Your code is analogous to:

void foo(vector<int>& a) {
    auto ibegin = begin(a);
    auto ebegin = end(a);
}

void foo(vector<int>* a) {
    auto ibegin = begin(a);
    auto ebegin = end(a);
}

The first one works and the second one doesn't for the same reason as it works on int (&a)[3] and doesn't on int (*a)[3]. When you're using pointers to collections instead of references, you need to dereference them when you pass them to the standard library's begin/end.

void foo(vector<int>* a) {
    auto ibegin = begin(*a);
    auto ebegin = end(*a);
}

void foo(int (*a)[3]) {
    auto ibegin = begin(*a);
    auto ebegin = end(*a);
}

Answer 2

I consider int (&a)[3] and int (*a)[3] have the same meaning!

Absolutely not. int (&a)[3] declares a reference to array, and int (*a)[3] declares a pointer to array. These are different in most of the same ways a reference to int and a pointer to int are different. (Though when C-style arrays are involved, the automatic array-to-pointer conversion sometimes complicates things.)

Answer 3

I consider int (&a)[3] and int (*a)[3] have the same meaning!
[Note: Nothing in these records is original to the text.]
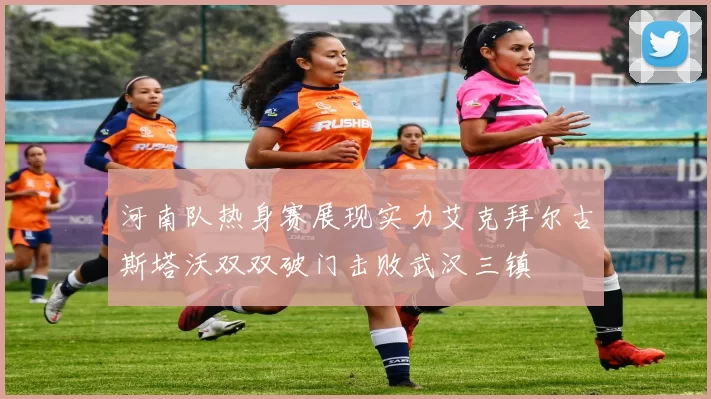 河南队热身赛展现实力艾克拜尔古斯塔沃双双破门击败武汉三镇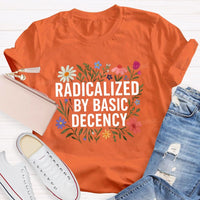 Radicalized By Basic Decency Social Justice Floral Teacher T-shirt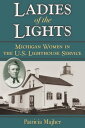 Ladies of the Lights Michigan Women in the U.S. Lighthouse Service【電子書籍】[ Patric...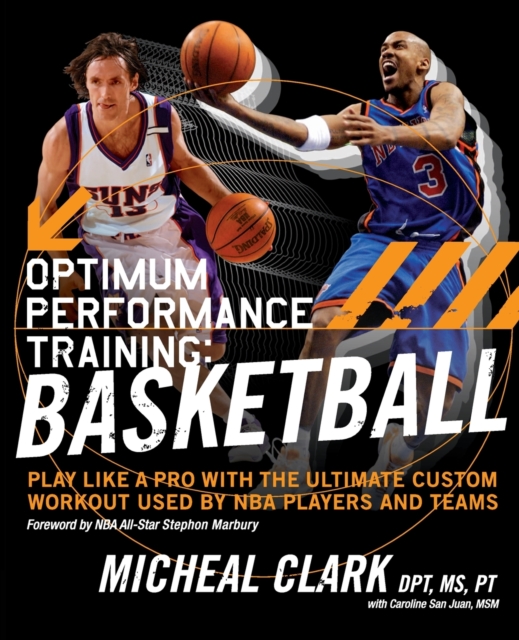 Optimum Performance Training: Basketball : Play Like a Pro with the Ultimate Custom Workout Used by NBA Players and Teams, Paperback / softback Book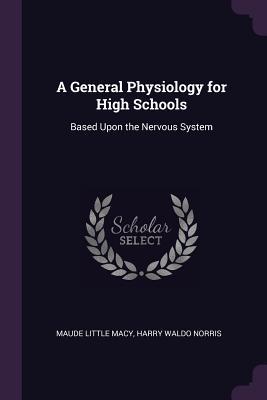 A General Physiology for High Schools: Based Upon the Nervous System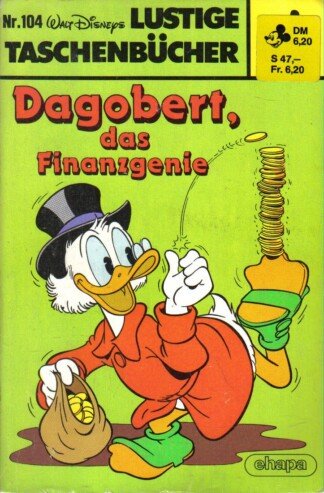 Lustige Taschenbücher - LTB - Nr. 104 - Dagobert, das Finanzgenie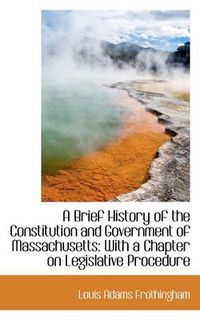 Cover image for A Brief History of the Constitution and Government of Massachusetts: With a Chapter on Legislative P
No! The first one is a reference to an array, the second is a pointer to an array.

In C++14 std::begin and std::end are defined as:

template<class T, std::size_t N> 
constexpr T* begin(T (&array)[N]) noexcept;

template<class T, std::size_t N> 
constexpr T* end(T (&array)[N]) noexcept;

Clearly, the functions take a reference to an array, not a pointer.

Answer 4

You may understand the difference in function overloading where the three are respectively reference to array, pointer to array and array of pointers. So they don't have the same meaning.

#include <iostream>

void foo(int (&a)[3]) {
    std::cout << "(&a)[3]" << std::endl;
}

void foo(int (*a)[3]) { 
    std::cout << "(*a)[3]" << std::endl;
}

void foo(int *a[3]) {
    std::cout << "*a[3]" << std::endl;
}

int main() {
    int m[3];
    int *n[3] = {m + 0, m + 1, m + 2};
    foo(m);       // (&a)[3]
    foo(&m);      // (*a)[3]
    foo(n);       // *a[3]
}

Answer 5

The & symbol is getting the location of the pointer in (&a) you are getting the address of a at location 0 in the array.

While *a is getting the value stored at a[0] this is called dereferencing a pointer. For example:

int * a = {0,1,2};

&a[0] //gets value of the memory pointer of a[0], maybe 0xff123
*a[0] //dereferences the pointer at [0] in this gets case '0'.

For a more complete look at pointers, I'd check out: What does "dereferencing" a pointer mean?